Musica - le uscite della settimana


Stampa

Carta vetrata e polvere di stelle

Nuovi album per Lucinda Williams e Over The Rhine

di Maurizio Iorio

Lucinda Williams
"Blessed" (Lost Highway)

La cosa che più colpisce, al primo ascolto di questo “Blessed”, ultima fatica discografica della songwriter Lucinda Williams, sono i fendenti di chitarra che un Elvis Costello scatenato lancia come rasoiate in “Seeing Black”, scintille nell’aria plumbea di un album “benedetto”. Nata in Louisiana, classe 1953, figlia di un professore universitario nonché poeta, la Williams è considerata ormai una delle rockeuse più rappresentative del cosiddetto roots-rock statunitense. Tanto che a darle una mano ci si è messo d’impegno anche il produttore Don Was, un re Mida della musica, capace di trasformare in oro anche l’immondizia sonora. Non è questo il caso, perché il talento della signora è universalmente riconosciuto, anche se in Italia scontiamo il solito ritardo atavico, e pochi sono a conoscenza della sua esistenza. “Blessed” è un disco dagli angoli arrotondati, considerati i precedenti, quasi che l’incipiente terza età abbia provveduto a smussare certe spigolosità tipiche del risentimento caratteriale femminile di una donna, come la Williams, duramente provata dalla vita. Certo, “Blessed” non trasuda allegria: temi come la morte, la disillusione, la consapevolezza, le asperità esistenziali, le perdite umane (la mamma, l’amico musicista Vic Chestnut), sono il bagaglio tematico cui fa da sfondo l’ umanità dolente che popola la title-track, quella umanità capace di aiutare la protagonista a redimersi ed a ritrovare la sua anima smarrita. C’è la guerra (Soldier Song), ci sono gli amanti perduti, ci sono preghiere ed esortazioni, cantilene e gradi ballate, chitarre affilate e voci ruvide come carta vetrata. Su “Blessed” aleggiano, come fantasmi, Neil Young e Tom Petty, Steve Earle e Bruce Springsteen.

Over The Rhine
"The Long Surrender" (Great Speckled Bird)

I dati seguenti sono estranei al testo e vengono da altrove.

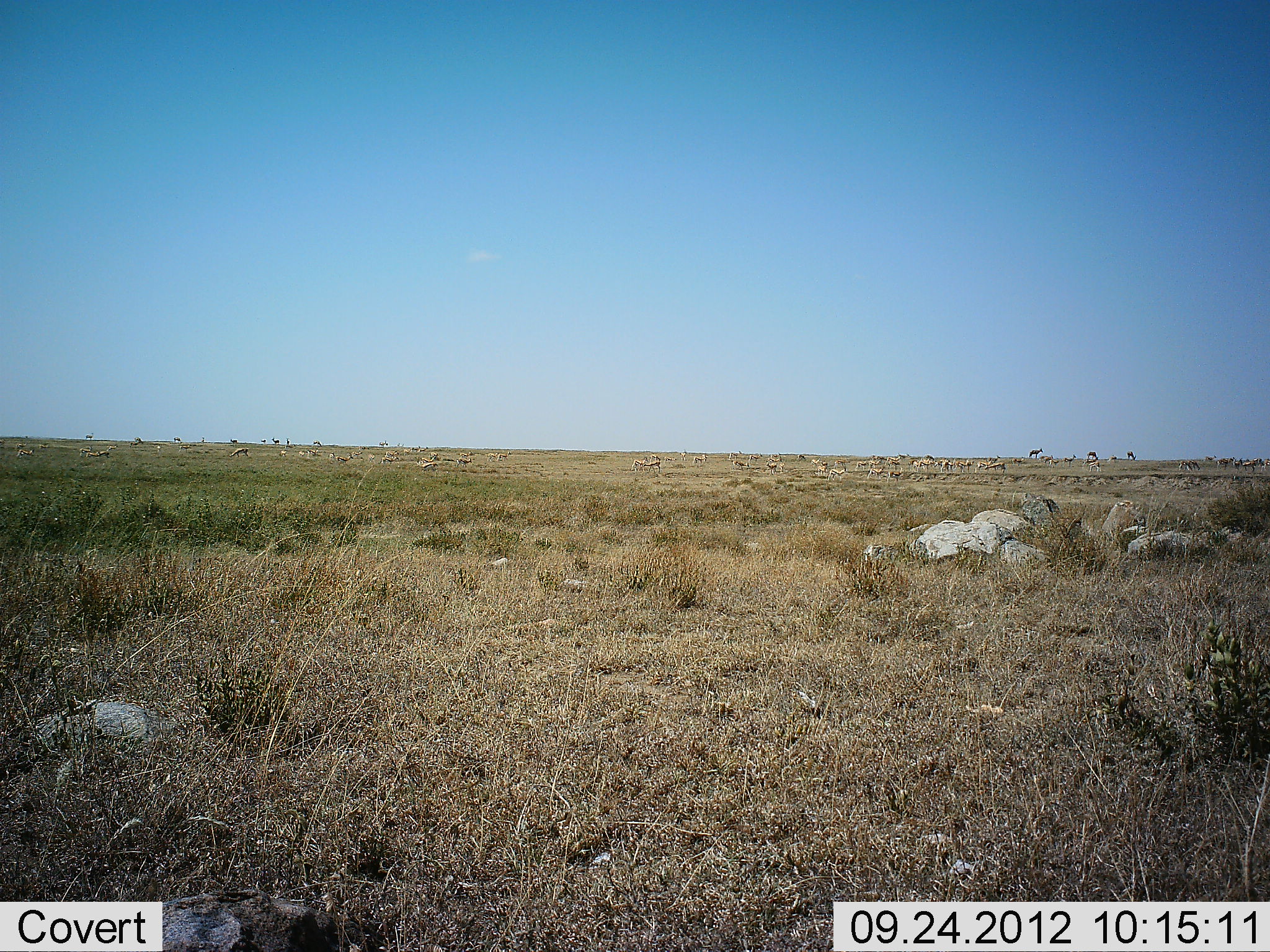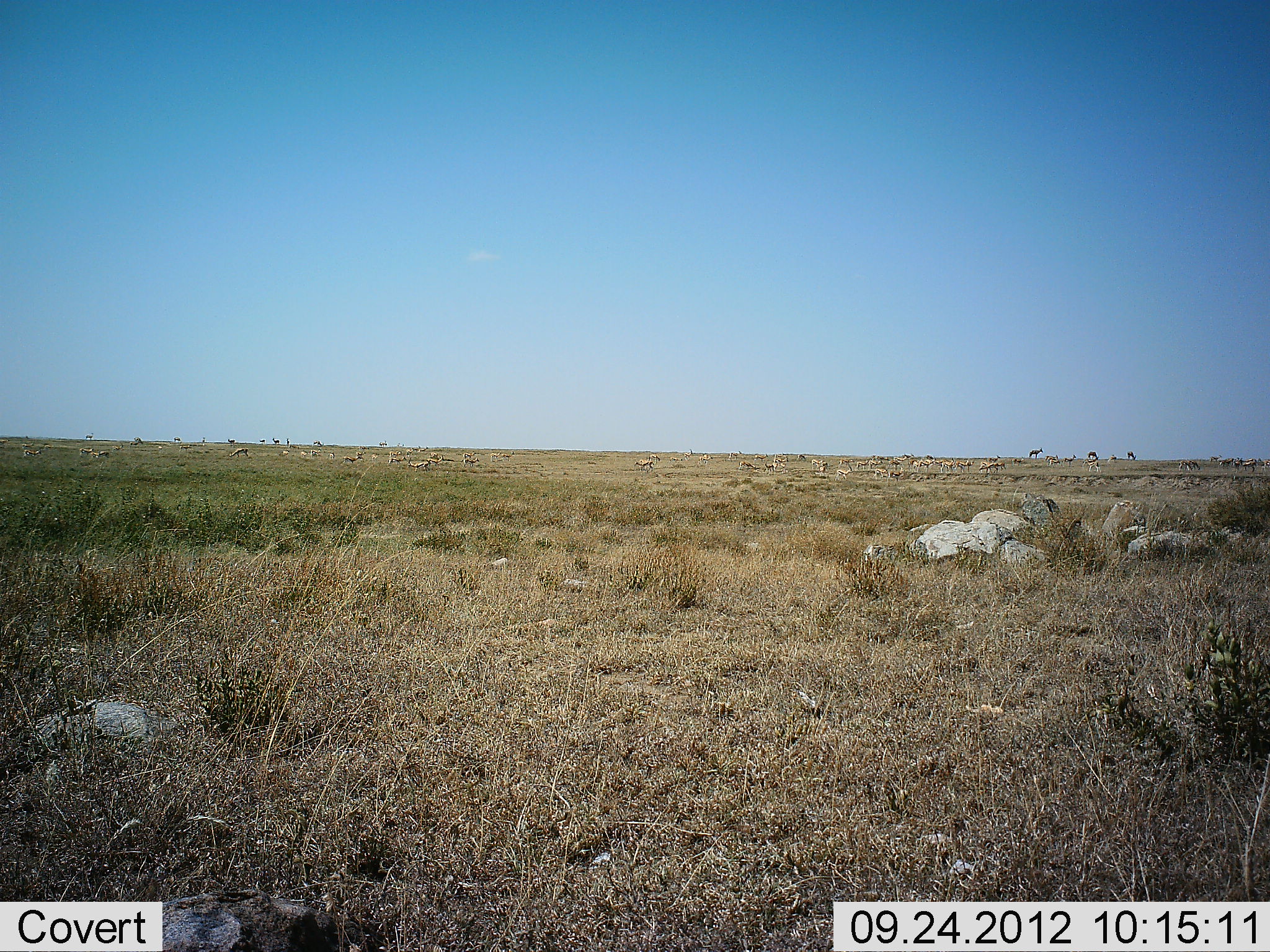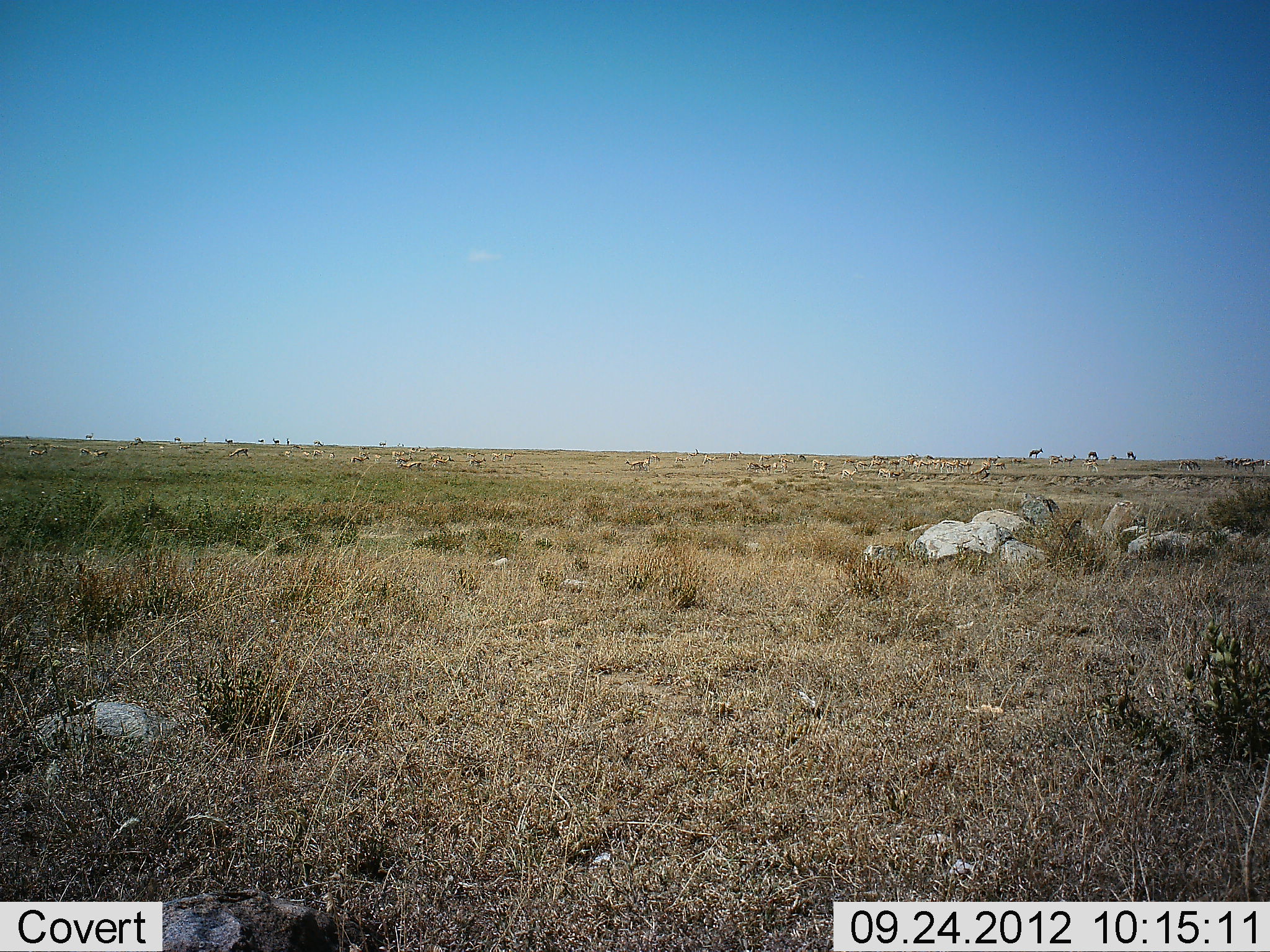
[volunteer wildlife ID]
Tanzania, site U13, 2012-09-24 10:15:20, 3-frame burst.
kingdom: Animalia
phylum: Chordata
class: Mammalia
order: Artiodactyla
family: Bovidae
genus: Eudorcas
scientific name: Eudorcas thomsonii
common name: thomson's gazelle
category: gazellethomsons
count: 11-50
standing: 67%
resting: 0%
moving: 67%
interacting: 0%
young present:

Vent’anni di carriera, quattordici album all’attivo, e tutti a chiedersi chi siano, questi Over The Rhine, alias Linford Detweiler, polistrumentista, e Karin Bergquist, voce e chitarra, una coppia di Cincinnati, Ohio, che per ribadire l’appartenenza territoriale, hanno mutuato il proprio nome da un quartiere della loro città. Produce un vecchio marpione della consolle come Joe Henry, che riveste il suono di questa raffinata coppia di polvere di stelle. “The Long Surrender”, come già i precedenti “The Trumpet Child” e “Snow Angels”, è un album aperto, nel quale le variazioni stilistiche sono tante ed improvvise, così da impedire una catalogazione certa. Jazz? Classica? Pop? Country? Blues? Di tutto un po’, ma sempre su livelli di raffinata eleganza, una mescolanza di stili che si alternano senza salti nel vuoto, con la lezione degli Everything But The Girl ben disegnata sulla lavagna. Strumenti dosati con il contagocce, armonie vocali quasi a cappella, la chitarra ed il piano che si fondono per non disturbare. Le canzoni degli Over The Rhine sono delle nicchie di calore, degli anfratti in cui cercare rifugio per esorcizzare le paure della notte. Perché “The Last Surrender” è un album contemporaneamente notturno e noir, potrebbe essere comodamente la colonna sonora di una notte passata davanti al camino mentre fuori piove, Bacco, tabacco e Venere compresi, oppure di un giallo di James Ellroy. Gli Over the Rhine parlano dei “sogni che “non possederemo mai”, del “lungo abbandono” (o del “Lungo addio” di chandleriana memoria) e del “riso che nasconde la morte interiore”, ma le atmosfere sono comunque radiose, sufficientemente jazzy e bluesy, come si conviene a chi compone musica perché possa essere la colonna sonora dei fotogrammi mentali di chi ascolta. Qualcuno la definirebbe “ambient”. Alla quale dà un contributo, guarda un po’, anche Lucinda Williams (“Undamned”).